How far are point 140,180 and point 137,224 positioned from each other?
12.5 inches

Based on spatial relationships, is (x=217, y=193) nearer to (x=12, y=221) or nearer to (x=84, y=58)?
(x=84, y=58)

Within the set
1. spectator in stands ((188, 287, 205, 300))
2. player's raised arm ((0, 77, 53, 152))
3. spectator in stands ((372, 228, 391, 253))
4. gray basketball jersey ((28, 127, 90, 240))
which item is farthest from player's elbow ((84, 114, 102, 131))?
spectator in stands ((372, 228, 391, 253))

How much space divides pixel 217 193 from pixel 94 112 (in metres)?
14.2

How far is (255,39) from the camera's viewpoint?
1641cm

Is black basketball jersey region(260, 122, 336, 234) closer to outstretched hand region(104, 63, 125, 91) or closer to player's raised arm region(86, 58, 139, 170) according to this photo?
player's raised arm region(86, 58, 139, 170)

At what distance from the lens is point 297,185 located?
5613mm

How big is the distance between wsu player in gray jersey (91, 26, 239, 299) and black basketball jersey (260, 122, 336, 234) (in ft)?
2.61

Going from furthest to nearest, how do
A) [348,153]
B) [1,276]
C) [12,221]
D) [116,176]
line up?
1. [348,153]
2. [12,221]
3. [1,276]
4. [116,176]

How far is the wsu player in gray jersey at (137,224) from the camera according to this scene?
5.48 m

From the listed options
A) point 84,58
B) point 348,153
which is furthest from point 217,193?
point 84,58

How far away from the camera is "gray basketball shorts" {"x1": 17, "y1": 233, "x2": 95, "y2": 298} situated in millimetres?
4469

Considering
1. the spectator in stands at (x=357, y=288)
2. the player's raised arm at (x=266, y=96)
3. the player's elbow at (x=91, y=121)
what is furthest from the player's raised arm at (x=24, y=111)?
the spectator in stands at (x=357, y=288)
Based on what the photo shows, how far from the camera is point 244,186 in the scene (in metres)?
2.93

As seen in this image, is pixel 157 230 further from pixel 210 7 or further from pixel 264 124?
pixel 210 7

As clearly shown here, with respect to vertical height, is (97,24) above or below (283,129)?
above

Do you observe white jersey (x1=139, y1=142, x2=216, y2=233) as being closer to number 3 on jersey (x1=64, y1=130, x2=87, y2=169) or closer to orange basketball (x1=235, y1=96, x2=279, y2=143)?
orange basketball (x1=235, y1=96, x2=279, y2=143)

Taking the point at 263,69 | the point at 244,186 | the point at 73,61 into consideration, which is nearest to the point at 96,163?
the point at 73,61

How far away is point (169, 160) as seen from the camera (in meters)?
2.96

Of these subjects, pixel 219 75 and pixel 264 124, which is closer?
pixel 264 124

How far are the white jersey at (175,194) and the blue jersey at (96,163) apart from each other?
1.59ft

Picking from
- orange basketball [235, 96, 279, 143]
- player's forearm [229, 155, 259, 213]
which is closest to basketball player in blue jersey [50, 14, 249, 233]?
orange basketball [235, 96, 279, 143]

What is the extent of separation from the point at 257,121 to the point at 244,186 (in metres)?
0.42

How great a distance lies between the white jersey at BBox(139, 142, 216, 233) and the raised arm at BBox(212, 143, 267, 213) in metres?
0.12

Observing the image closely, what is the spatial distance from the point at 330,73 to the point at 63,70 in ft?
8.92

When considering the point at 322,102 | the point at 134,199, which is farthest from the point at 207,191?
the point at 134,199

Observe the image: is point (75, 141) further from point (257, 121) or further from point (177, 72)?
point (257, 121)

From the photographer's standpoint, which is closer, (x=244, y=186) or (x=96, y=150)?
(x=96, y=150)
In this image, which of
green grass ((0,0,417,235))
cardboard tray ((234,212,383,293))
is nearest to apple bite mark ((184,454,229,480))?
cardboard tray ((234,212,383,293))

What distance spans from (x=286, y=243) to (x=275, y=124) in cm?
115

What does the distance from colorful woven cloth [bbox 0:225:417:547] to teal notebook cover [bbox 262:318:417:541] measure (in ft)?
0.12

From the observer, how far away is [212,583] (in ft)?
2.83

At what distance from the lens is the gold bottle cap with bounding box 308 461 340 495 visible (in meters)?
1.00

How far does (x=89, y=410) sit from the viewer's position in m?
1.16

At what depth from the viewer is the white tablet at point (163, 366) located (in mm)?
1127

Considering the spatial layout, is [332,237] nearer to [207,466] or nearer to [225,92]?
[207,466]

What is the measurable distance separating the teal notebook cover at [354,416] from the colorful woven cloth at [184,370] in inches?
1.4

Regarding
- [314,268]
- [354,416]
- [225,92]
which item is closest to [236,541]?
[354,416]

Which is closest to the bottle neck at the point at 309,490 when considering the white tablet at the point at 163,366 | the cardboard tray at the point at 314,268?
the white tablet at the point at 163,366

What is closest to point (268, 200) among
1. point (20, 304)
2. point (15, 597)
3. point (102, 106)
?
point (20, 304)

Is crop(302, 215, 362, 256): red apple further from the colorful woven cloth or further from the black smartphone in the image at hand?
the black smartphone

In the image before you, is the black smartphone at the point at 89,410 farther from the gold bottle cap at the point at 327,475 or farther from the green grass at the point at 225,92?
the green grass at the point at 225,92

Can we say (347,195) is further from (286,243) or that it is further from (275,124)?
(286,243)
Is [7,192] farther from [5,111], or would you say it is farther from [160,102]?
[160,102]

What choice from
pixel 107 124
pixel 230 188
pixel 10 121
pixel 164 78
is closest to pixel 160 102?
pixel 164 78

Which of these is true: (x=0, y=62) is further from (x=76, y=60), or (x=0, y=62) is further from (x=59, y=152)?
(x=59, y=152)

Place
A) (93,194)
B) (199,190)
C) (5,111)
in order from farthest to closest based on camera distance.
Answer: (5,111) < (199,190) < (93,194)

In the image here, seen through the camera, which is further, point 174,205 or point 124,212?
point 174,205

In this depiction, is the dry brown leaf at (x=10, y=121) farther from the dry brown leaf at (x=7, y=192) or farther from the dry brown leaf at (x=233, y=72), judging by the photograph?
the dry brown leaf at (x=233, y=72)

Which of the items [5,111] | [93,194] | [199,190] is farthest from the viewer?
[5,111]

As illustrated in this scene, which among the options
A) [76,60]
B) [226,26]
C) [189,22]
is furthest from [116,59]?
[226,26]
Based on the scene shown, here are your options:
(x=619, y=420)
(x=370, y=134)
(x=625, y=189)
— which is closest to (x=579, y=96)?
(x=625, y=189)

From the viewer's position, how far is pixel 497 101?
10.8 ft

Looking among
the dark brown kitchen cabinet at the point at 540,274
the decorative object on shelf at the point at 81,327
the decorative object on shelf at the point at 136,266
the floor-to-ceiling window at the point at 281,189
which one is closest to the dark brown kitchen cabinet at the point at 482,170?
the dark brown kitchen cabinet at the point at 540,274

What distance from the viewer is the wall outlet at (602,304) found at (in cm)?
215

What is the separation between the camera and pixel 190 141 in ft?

------------

### Problem to solve
Output the listing above word for word.

### Answer to the problem
How far are point 140,180 and point 137,224 positioned from each other?
12.5 inches

Based on spatial relationships, is (x=217, y=193) nearer to (x=12, y=221) or nearer to (x=84, y=58)?
(x=84, y=58)

Within the set
1. spectator in stands ((188, 287, 205, 300))
2. player's raised arm ((0, 77, 53, 152))
3. spectator in stands ((372, 228, 391, 253))
4. gray basketball jersey ((28, 127, 90, 240))
which item is farthest from player's elbow ((84, 114, 102, 131))?
spectator in stands ((372, 228, 391, 253))

How much space divides pixel 217 193 from pixel 94 112 (in metres)?
14.2

How far is (255,39) from the camera's viewpoint?
1641cm

Is black basketball jersey region(260, 122, 336, 234) closer to outstretched hand region(104, 63, 125, 91) or closer to player's raised arm region(86, 58, 139, 170) according to this photo?
player's raised arm region(86, 58, 139, 170)

At what distance from the lens is point 297,185 located?
5613mm

How big is the distance between wsu player in gray jersey (91, 26, 239, 299) and black basketball jersey (260, 122, 336, 234) (in ft)?
2.61

Going from furthest to nearest, how do
A) [348,153]
B) [1,276]
C) [12,221]
D) [116,176]
line up?
1. [348,153]
2. [12,221]
3. [1,276]
4. [116,176]

How far is the wsu player in gray jersey at (137,224) from the camera according to this scene?
5.48 m

From the listed options
A) point 84,58
B) point 348,153
which is furthest from point 217,193?
point 84,58

How far away from the camera is "gray basketball shorts" {"x1": 17, "y1": 233, "x2": 95, "y2": 298} situated in millimetres?
4469

Considering
1. the spectator in stands at (x=357, y=288)
2. the player's raised arm at (x=266, y=96)
3. the player's elbow at (x=91, y=121)
what is furthest from the player's raised arm at (x=24, y=111)?
the spectator in stands at (x=357, y=288)
Based on what the photo shows, how far from the camera is point 244,186 in the scene (in metres)?
2.93

As seen in this image, is pixel 157 230 further from pixel 210 7 or further from pixel 264 124?
pixel 210 7

As clearly shown here, with respect to vertical height, is (97,24) above or below (283,129)?
above

Do you observe white jersey (x1=139, y1=142, x2=216, y2=233) as being closer to number 3 on jersey (x1=64, y1=130, x2=87, y2=169) or closer to orange basketball (x1=235, y1=96, x2=279, y2=143)?
orange basketball (x1=235, y1=96, x2=279, y2=143)

Taking the point at 263,69 | the point at 244,186 | the point at 73,61 into consideration, which is nearest to the point at 96,163?
the point at 73,61

How far away is point (169, 160) as seen from the camera (in meters)?
2.96

Of these subjects, pixel 219 75 and pixel 264 124, which is closer?
pixel 264 124

How far are the white jersey at (175,194) and the blue jersey at (96,163) apart from each other?
1.59ft

Picking from
- orange basketball [235, 96, 279, 143]
- player's forearm [229, 155, 259, 213]
which is closest to basketball player in blue jersey [50, 14, 249, 233]?
orange basketball [235, 96, 279, 143]

What is the extent of separation from the point at 257,121 to the point at 244,186 (in metres)?
0.42

How great a distance lies between the white jersey at BBox(139, 142, 216, 233) and the raised arm at BBox(212, 143, 267, 213) in metres?
0.12

Observing the image closely, what is the spatial distance from the point at 330,73 to the point at 63,70 in ft?
8.92

When considering the point at 322,102 | the point at 134,199, which is farthest from the point at 207,191?
the point at 134,199

Observe the image: is point (75, 141) further from point (257, 121) or further from point (177, 72)?
point (257, 121)

From the photographer's standpoint, which is closer, (x=244, y=186) or (x=96, y=150)?
(x=96, y=150)
In this image, which of
green grass ((0,0,417,235))
cardboard tray ((234,212,383,293))
is nearest to apple bite mark ((184,454,229,480))?
cardboard tray ((234,212,383,293))

What distance spans from (x=286, y=243) to (x=275, y=124) in cm?
115

What does the distance from colorful woven cloth [bbox 0:225:417:547] to teal notebook cover [bbox 262:318:417:541] measure (in ft)?
0.12

From the observer, how far away is [212,583] (in ft)?
2.83

At what distance from the lens is the gold bottle cap with bounding box 308 461 340 495 visible (in meters)?
1.00

How far does (x=89, y=410) sit from the viewer's position in m?
1.16

At what depth from the viewer is the white tablet at point (163, 366) located (in mm)?
1127

Considering the spatial layout, is [332,237] nearer to [207,466] or nearer to [225,92]?
[207,466]

What is the measurable distance separating the teal notebook cover at [354,416] from the colorful woven cloth at [184,370] in inches?
1.4

Regarding
- [314,268]
- [354,416]
- [225,92]
which item is closest to [236,541]?
[354,416]

Which is closest to the bottle neck at the point at 309,490 when considering the white tablet at the point at 163,366 | the cardboard tray at the point at 314,268?
the white tablet at the point at 163,366

What is closest to point (268, 200) among
1. point (20, 304)
2. point (15, 597)
3. point (102, 106)
?
point (20, 304)

Is crop(302, 215, 362, 256): red apple further from the colorful woven cloth or further from the black smartphone in the image at hand?
the black smartphone

In the image before you, is the black smartphone at the point at 89,410 farther from the gold bottle cap at the point at 327,475 or farther from the green grass at the point at 225,92?
the green grass at the point at 225,92

Can we say (347,195) is further from (286,243) or that it is further from (275,124)?
(286,243)
Is [7,192] farther from [5,111], or would you say it is farther from [160,102]?
[160,102]

What choice from
pixel 107 124
pixel 230 188
pixel 10 121
pixel 164 78
is closest to pixel 160 102?
pixel 164 78

Which of these is true: (x=0, y=62) is further from (x=76, y=60), or (x=0, y=62) is further from (x=59, y=152)?
(x=59, y=152)

Place
A) (93,194)
B) (199,190)
C) (5,111)
in order from farthest to closest based on camera distance.
Answer: (5,111) < (199,190) < (93,194)

In the image here, seen through the camera, which is further, point 174,205 or point 124,212?
point 174,205

In this depiction, is the dry brown leaf at (x=10, y=121) farther from the dry brown leaf at (x=7, y=192) or farther from the dry brown leaf at (x=233, y=72), judging by the photograph?
the dry brown leaf at (x=233, y=72)

Which of the items [5,111] | [93,194] | [199,190] is farthest from the viewer?
[5,111]

As illustrated in this scene, which among the options
A) [76,60]
B) [226,26]
C) [189,22]
is furthest from [116,59]?
[226,26]
Based on the scene shown, here are your options:
(x=619, y=420)
(x=370, y=134)
(x=625, y=189)
— which is closest to (x=579, y=96)?
(x=625, y=189)

From the viewer's position, how far is pixel 497 101?
10.8 ft

Looking among
the dark brown kitchen cabinet at the point at 540,274
the decorative object on shelf at the point at 81,327
the decorative object on shelf at the point at 136,266
the floor-to-ceiling window at the point at 281,189
which one is closest to the dark brown kitchen cabinet at the point at 482,170?
the dark brown kitchen cabinet at the point at 540,274

What distance from the viewer is the wall outlet at (602,304) found at (in cm)?
215

What is the separation between the camera and pixel 190 141 in ft?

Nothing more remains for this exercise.